I'll admit it. I'm old. As in, not young anymore. It wasn't an instant realization, more like a progressive wave of events the last few weeks. An intern recently joined the office, fresh out of high school. She's half my age. We got a new tenant in our rental property. He was born in the 90's. My neck and upper back is still quite tender from pulling a muscle. Folding down a car seat. I find myself tucking in my shirt more often at work. Even when the very important people aren't around. I just got life insurance. Shit I remember this weird but awesome band Radiohead making their TV debut on The Arsenio Hall Show with the hit song 'Creep'. What finally pushed me over the hill? The paper. Myself and this guy even older than me, we are the only ones in our office lunchroom that prefer to receive our news events by reading an actual paper. It's not electronic. You have to unfold it and then physically turn pages with your hands, not just repeatedly swipe some tiny screen. It can't reach the internet and download stuff. It won't play games with you, unless you consider the crossword or word jumble. As I sat in the lunchroom with my Chicago Tribune, all these kids around me have food in one hand and their phones in the other. Now I'm not against technology, (I do author a website) but I felt like I was holding a stone tablet and wearing mom jeans. There's a lot more gray in my chin stubble these days, and these young bastards are making me feel old. Yet I will remain youthful by eating healthy meals made from scratch from good ingredients that are whole and not processed. You punks can read your kindles and drink your Monsters for lunch and microwave those frozen preservative-packed meals to eat. I prefer a different route.

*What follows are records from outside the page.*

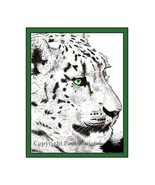 Snow Leopard Pen and Ink Print - $24.00
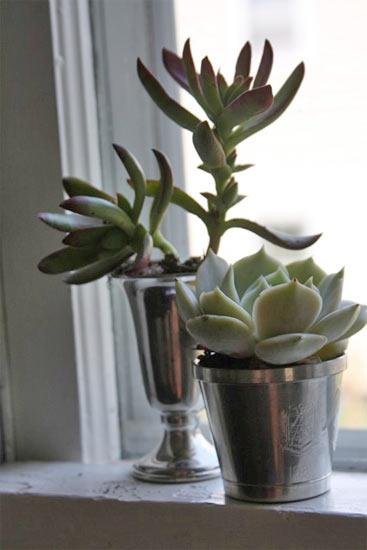 Silver Cup Garden pot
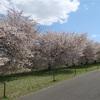 約4kmもの八重桜並木が楽しめる!小布施町「千曲川河川公園 桜堤」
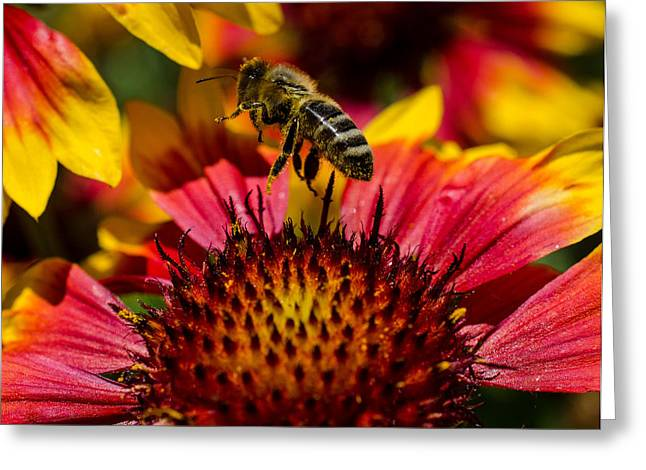 Gathering Greeting Cards - Busy Buzzing Bee Greeting Card by Jordan Blackstone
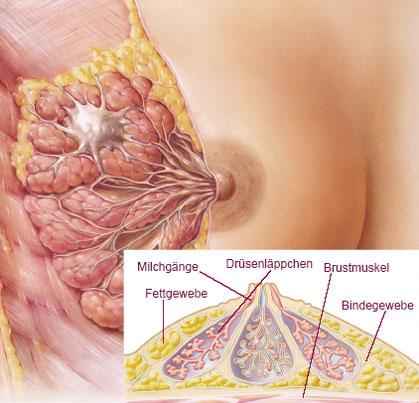 Bild_Brustdrüse anatomischer Aufbau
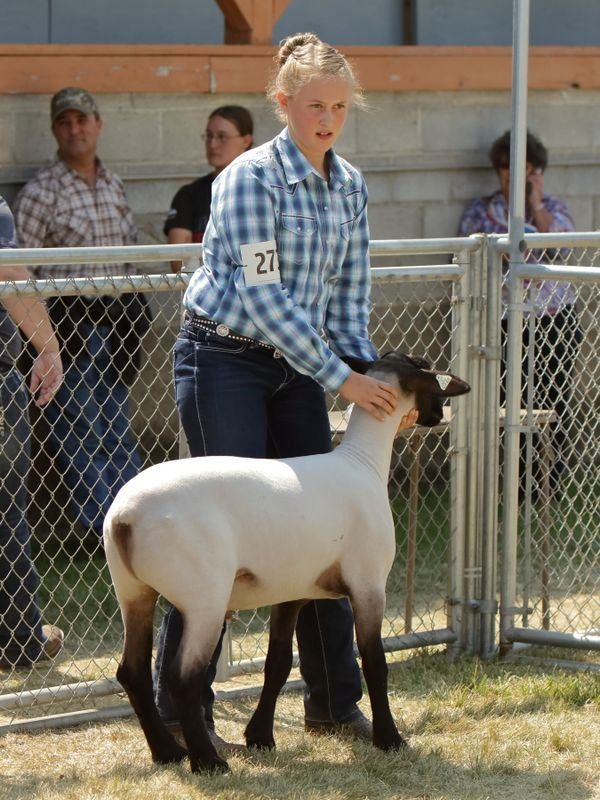 A girl holds her sheep still during the 2015 Klickitat County Fair.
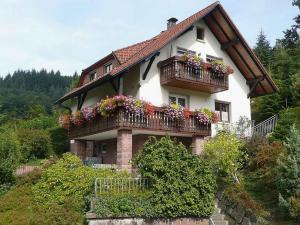Apartment Herbert Panter - Bad Peterstal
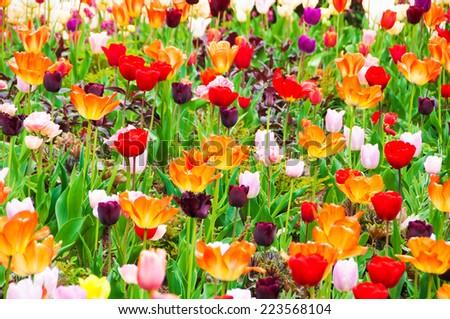 Tulips and other flowers in Keukenhof garden, Netherlands - stock photo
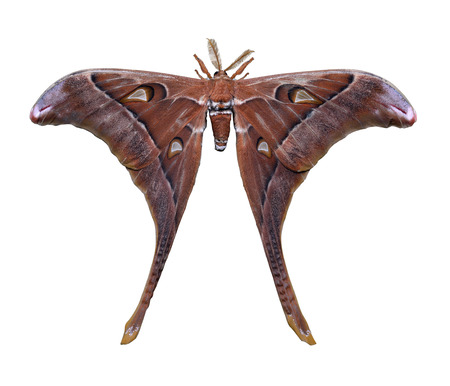 One large Hercules Moth isolated on white background. Copy space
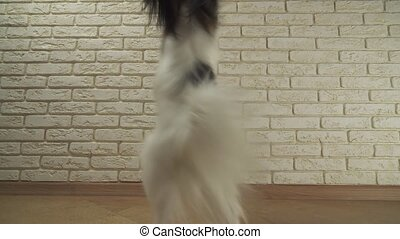 Dog Papillon is spinning on its hind legs against decorative...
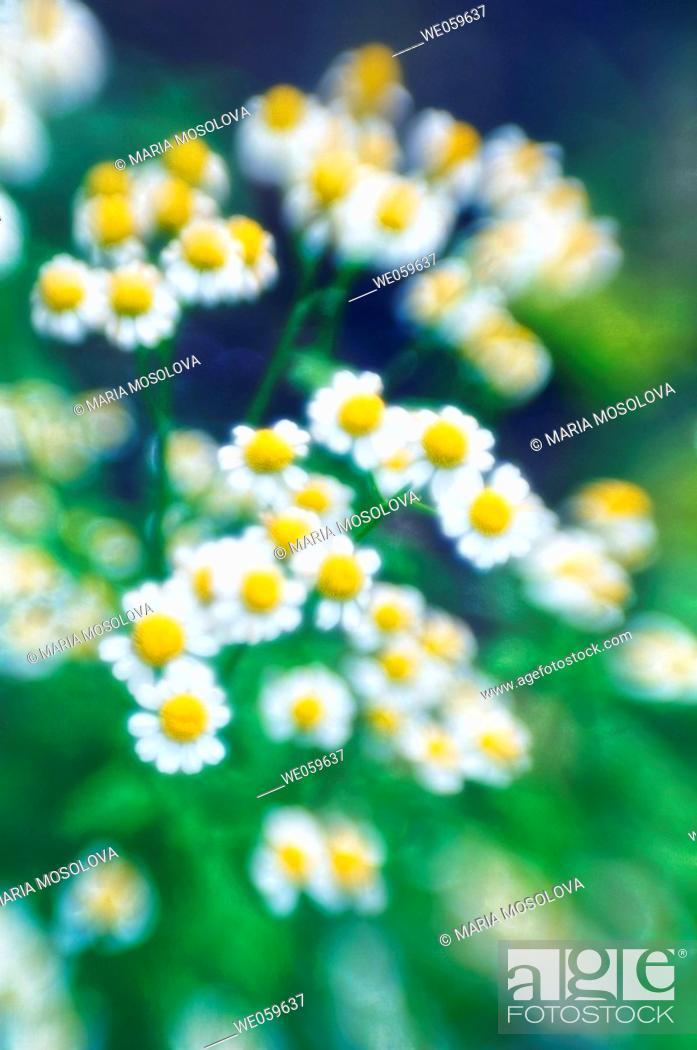 Stock Photo: Feverfew daisies. Tanacetum parthenium. July 2006, Maryland, USA.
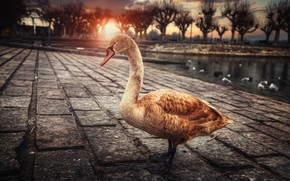 Picture the city, bird, Swan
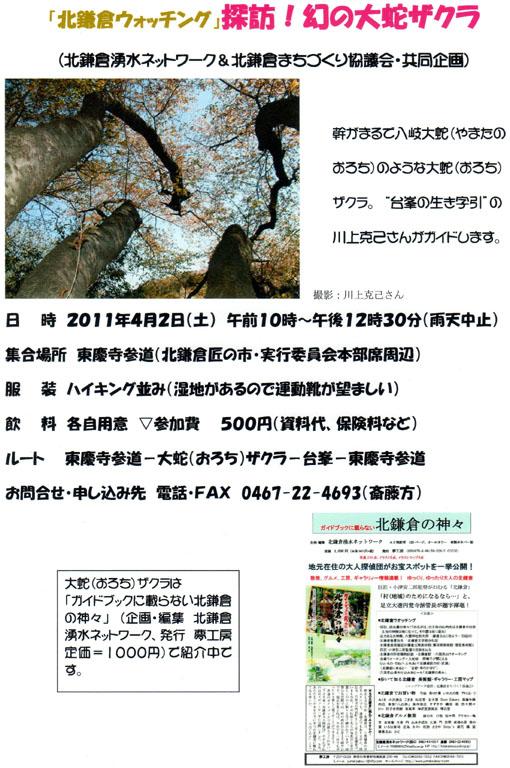 11・4・2「北鎌倉ウォッチング」―探訪!幻の大蛇ザクラ―_c0014967_942514.jpg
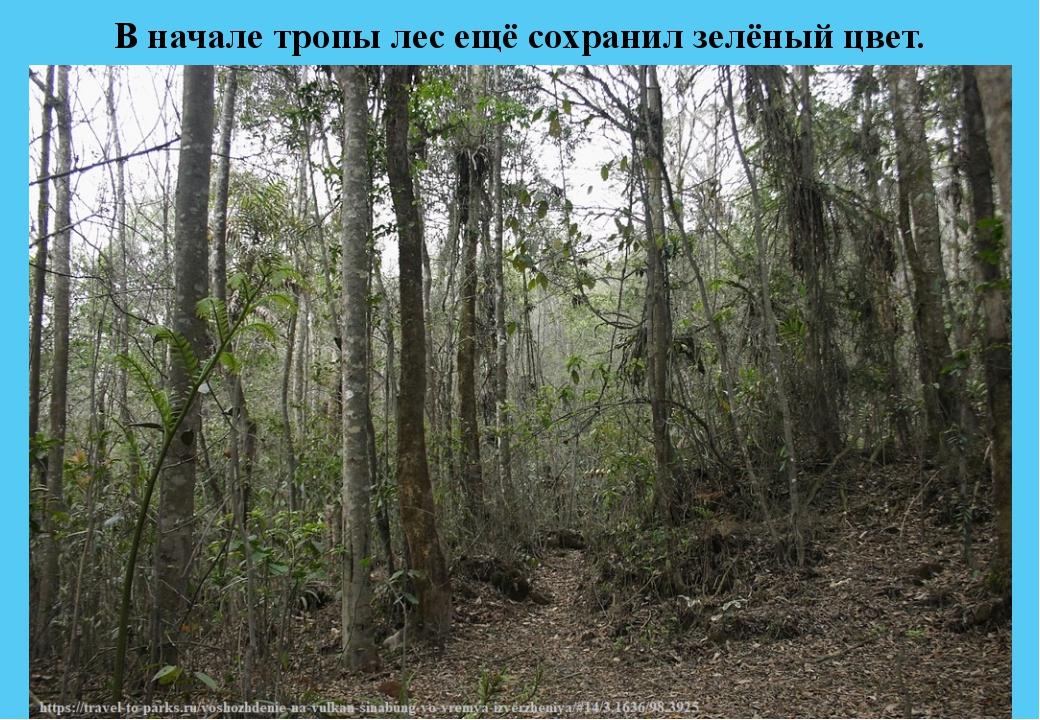 В начале тропы лес ещё сохранил зелёный цвет.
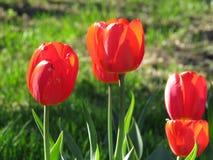 I tulipani rossi fioriscono vicino su con il modello del fondo del tulipano fotografia stock libera da diritti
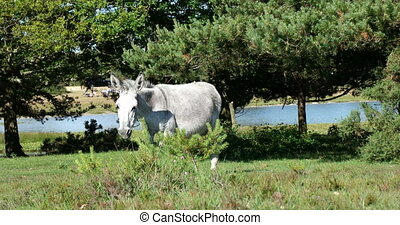 Wild donkey horse walking on a green field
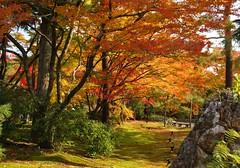 秋の宝厳院庭園 (nobuflickr) Tags: autumn nature japan garden kyoto autumncolors 京都 庭園 citrit hougonintemple 宝嚴院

This is a tasty and somewhat light summer meal, for having pasta and prosciutto and butter, cheese and oil. Thank the lemon and arugula. There's plenty of arugula in the garden the rabbits haven't discovered yet, and this recipe is a delicious way to enjoy the produce. Arugula and lemon are good friends. Pig parts get along with everything, the thinly sliced prosciutto is added to the pasta at the last minute to highlight it's flavor.
Important notes for this recipe-
wash your leeks very well, dirt loves to hide in all them layers.
use the real deal parmigiano reggiano, there is no compromise when it comes to parm
you don't have to spend $24/lb on prosciutto di parma, the normal stuff will do
if you cannot find pappardelle, fettuccine or another fat ass noodle can sub
Pappardelle with Prosciutto and Arugula
3/4 lb pappardelle
2 TB EVOO
2 TB unsalted butter
2 leeks, white and pale green part only, halved lengthwise and then thinly sliced
1 small garlic clove, minced
3 ts grated lemon zest (about 1 large lemon)
1/4 finely chopped fresh chives
4-5 C fresh arugula, thick stems removed, large leaves torn in half
3/4 C freshly grated parmigiano reggiano cheese
Freshly cracked black pepper and kosher salt
4 oz. prosciutto, sliced into 1" pieces
Cook the pappardelle in a large pot of salted water until al dente, probably a minute or two before the box tells you it's done. Reserve 2 C of the cooking liquid when draining.
In a large skillet, heat oil and butter over medium heat. Add the leeks and cook, stirring often, for about 6-7 minutes until soft but not browned. Add in the garlic during the last minute.
Add the pasta, most of the chives, 2 ts lemon zest, and 1 C of the pasta cooking water to the skillet and stir well to combine. Cook for 3-4 minutes, stirring, until you have a nice sauce coating the pappardelle. You may need a couple more 1/4 C additions of pasta water if things look too dry, there should be plenty available.
Add the arugula and 1/2 C of parmigiano reggiano, season with salt and pepper and stir well to combine. Fold in the prosciutto and stir again. Serve onto plates or shallow bowls with more grated cheese, the rest of the chives and a touch of lemon zest.